Express the text of every row below as a JSON list of strings, one string per line, skipping blank lines. Leave the pictures out of the answer.

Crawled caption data
-.-.-
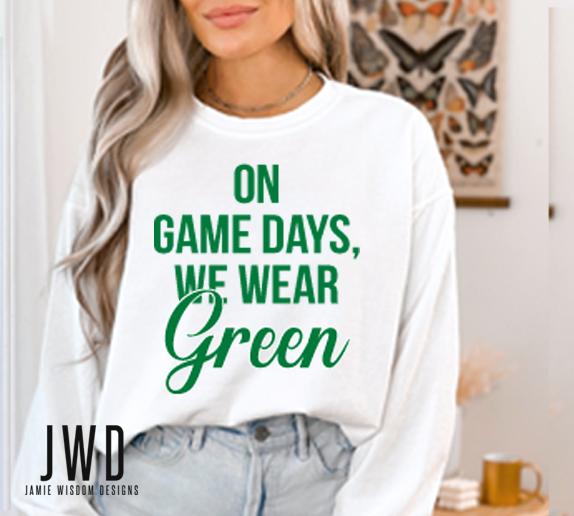 On Game Days, We Wear Green - Comfort Colors White Crew
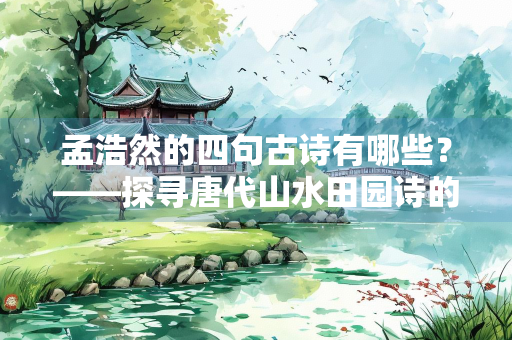 孟浩然的四句古诗有哪些？——探寻唐代山水田园诗的经典之作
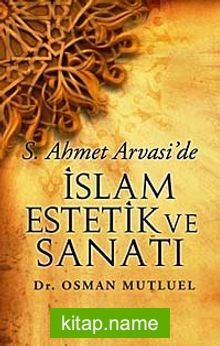 S. Ahmet Arvasi’de İslam Estetik ve Sanatı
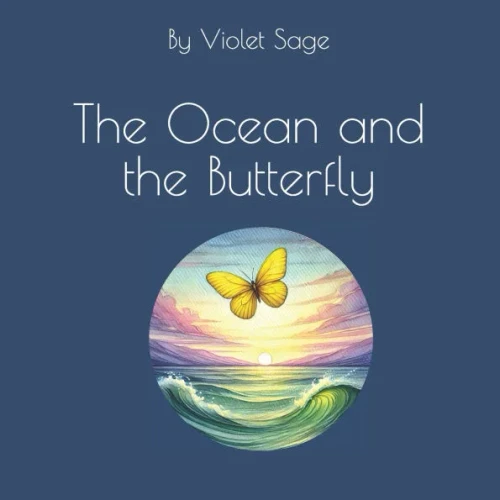 The Ocean and the Butterfly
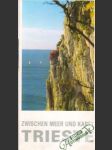 Zwischen Meer und Karst Trieste - náhled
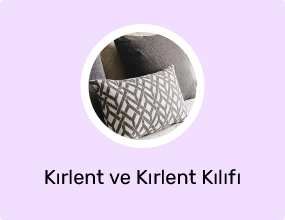 Kırlent ve Kırlent Kılıfı
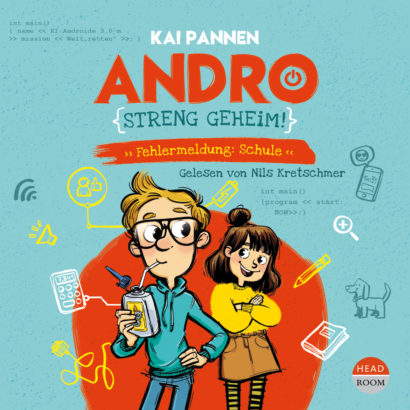 Cover Andro streng geheim - Fehlermeldung: Schule von Kai Pannen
-.-.-
■ Result of the task:
[
  " On Game Days, We Wear Green - Comfort Colors White Crew",
  " 孟浩然的四句古诗有哪些？——探寻唐代山水田园诗的经典之作",
  " S. Ahmet Arvasi’de İslam Estetik ve Sanatı",
  " The Ocean and the Butterfly",
  " Zwischen Meer und Karst Trieste - náhled",
  " Kırlent ve Kırlent Kılıfı",
  " Cover Andro streng geheim - Fehlermeldung: Schule von Kai Pannen"
]